In the scarecrow thread below, copy the passage between "Thanks a lot" and "(Nov 4, 2006)", inclusive, and change "burlap" to "canvas".

Reading text:

================================

# Harry the Scarecrow



## Terrormaster (Sep 27, 2007)

Well, completely finished my first prop and he's up in the yard for display - Harry the Scarecrow (the black duster reminded me of Harry Dresden), with a design loosely inspired by Pumpkinrot's Johnny Appleseed.


----------



## drazster (Oct 1, 2008)

Really creepy and cool. I dig his teeth and perpetual grimace. Job well done. 

I would like to see him without the lights to check out his "unnatural" colors.


----------



## Aelwyn (Jul 7, 2008)

Awesome!


----------



## spideranne (Jul 17, 2006)

Really Great!


----------



## bignick (Sep 25, 2008)

Where did you get the duster? I need to find one for my scarecrow. Did you buy or make the hat?


----------



## Lauriebeast (Feb 27, 2007)

Very nice!


----------



## Lilly (Jun 13, 2006)

that looks great in the light


----------



## Ghoul Friday (Oct 6, 2007)

Really nice


----------



## Terrormaster (Sep 27, 2007)

Thanks everyone, he was a lot of fun making and considering how fast I put him together I'm very happy with the results.



bignick said:


> Where did you get the duster? I need to find one for my scarecrow. Did you buy or make the hat?


Bignick, picked up the duster for $16 at a Salvation Army thrift store (best place to shop for prop costumes - my wallet thanks me that I only had 45 mins of shopping time yesterday).

The hat I picked up at iParty the other day. Not even sure if it was part of a costume or something they regularly sold. Found it way up on the top shelf with other hats - only one and had no price. Heh, they couldn't even locate any info on it but the manager ended up letting me have it for $10 bucks - damn luckiest deal all season.

I still need to find a way to make sure it stays attached to the head - I'm concerned that with a good wind it'll go bye bye. Thinking of just running a screw through the back side.

-TM


----------



## bignick (Sep 25, 2008)

Thanks a lot Terrormaster,

I need to find a SA thrift store around me because i do not want to buy a trench coat/duster and spend a lot of money. If i can't find a hat that i like i am just going to make it out of burlap.


----------



## Uruk-Hai (Nov 4, 2006)

Oh wow, very creepy! I like it a lot. Are you going to age/rip/distress the duster any?

================================

Material provided:
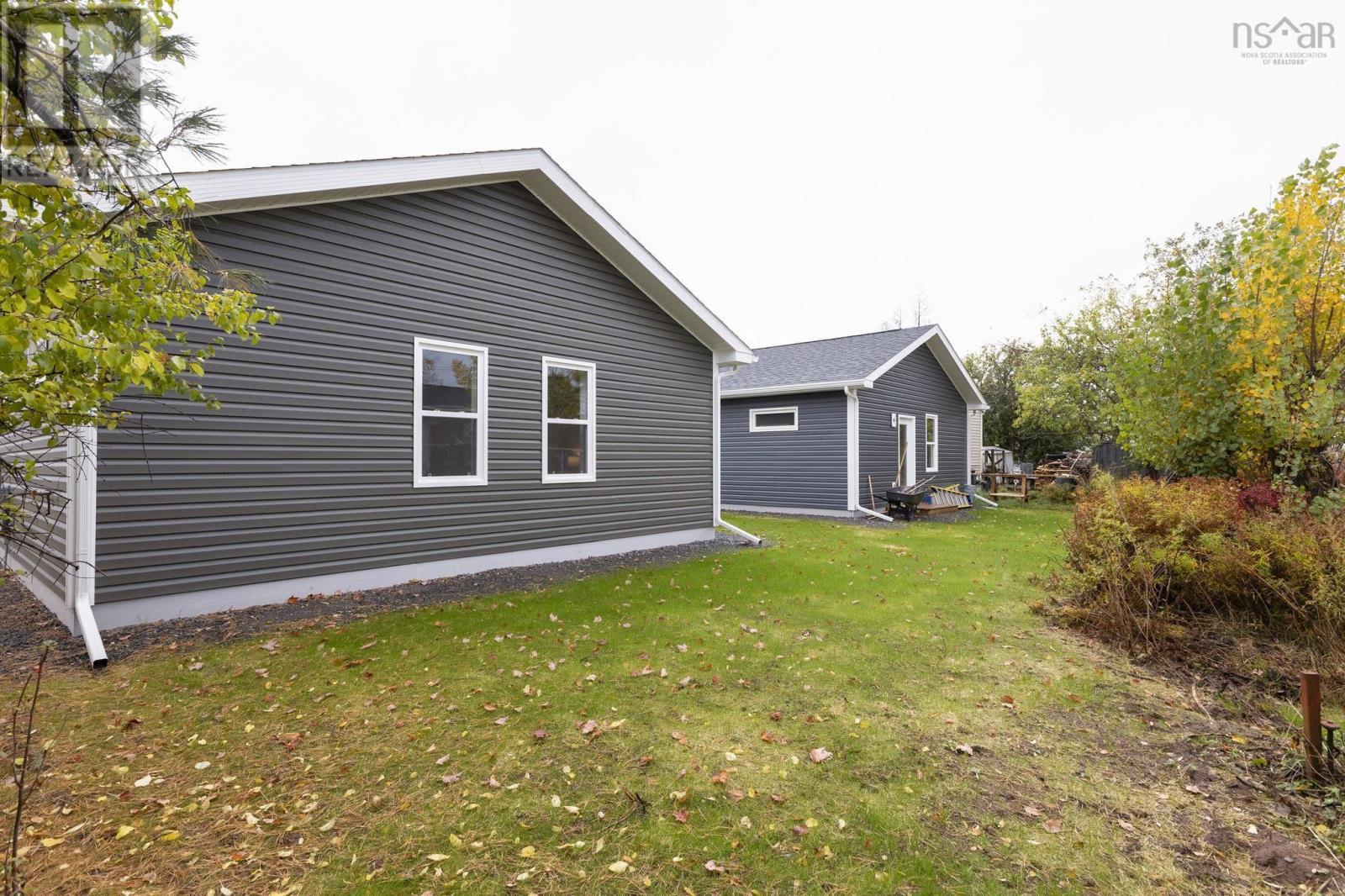 58 Oak Street, Pictou, Nova Scotia  B0K 1H0 - Photo 19 - 202526387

================================

Solution for this exercise:
Thanks a lot Terrormaster,

I need to find a SA thrift store around me because i do not want to buy a trench coat/duster and spend a lot of money. If i can't find a hat that i like i am just going to make it out of canvas.


----------



## Uruk-Hai (Nov 4, 2006)